═════ Excerpt to read
President Obama is inking up his ‘veto’ stamp and practicing his WTF face this week. Some of that was for the utterly useless Keystone XL bill, of course, but he’s also staying in veto-ready shape for the three EPA bills currently making their way through the House. One has passed the House already, HR 4012, also known as the “Secret Science” bill.
What it does: Prevents the EPA from taking any action without making “all” of the scientific and technical data it uses to justify its activities publicly available online. They would also be required to provide enough information for people to be able to conduct an independent review of the data. However, the bill says that shouldn’t be construed as requiring them to disclose confidential information that’s currently illegal to disclose.
What’s the point? Presumably, to make the EPA be “transparent” about how it scientifically justifies its assessments and regulations.
══════════
═════ Supplied material
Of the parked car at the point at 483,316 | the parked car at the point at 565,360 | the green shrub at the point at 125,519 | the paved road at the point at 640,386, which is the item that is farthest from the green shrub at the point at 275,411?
══════════
═════ Supplied material
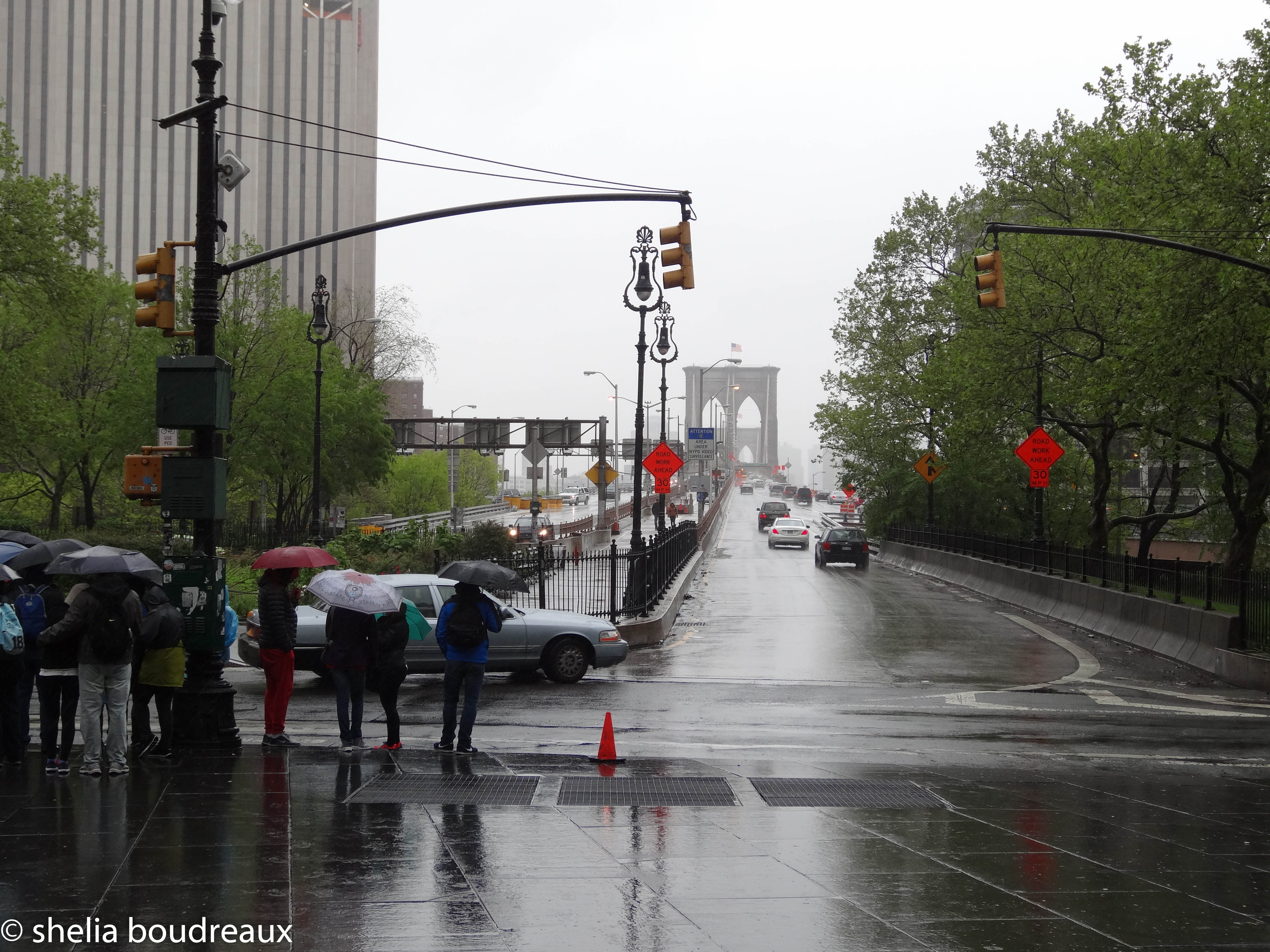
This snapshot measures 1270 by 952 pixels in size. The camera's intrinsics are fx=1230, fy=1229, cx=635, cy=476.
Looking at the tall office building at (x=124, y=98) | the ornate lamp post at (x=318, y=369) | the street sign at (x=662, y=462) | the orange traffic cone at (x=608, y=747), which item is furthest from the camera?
══════════
§ **Work order**
Rewrite the stretch from "President Obama is" through "illegal to disclose." in the excerpt about President Obama's veto plans, changing every "EPA" to "Environmental Protection Agency".

§ **Solution to the problem**
President Obama is inking up his ‘veto’ stamp and practicing his WTF face this week. Some of that was for the utterly useless Keystone XL bill, of course, but he’s also staying in veto-ready shape for the three Environmental Protection Agency bills currently making their way through the House. One has passed the House already, HR 4012, also known as the “Secret Science” bill.
What it does: Prevents the Environmental Protection Agency from taking any action without making “all” of the scientific and technical data it uses to justify its activities publicly available online. They would also be required to provide enough information for people to be able to conduct an independent review of the data. However, the bill says that shouldn’t be construed as requiring them to disclose confidential information that’s currently illegal to disclose.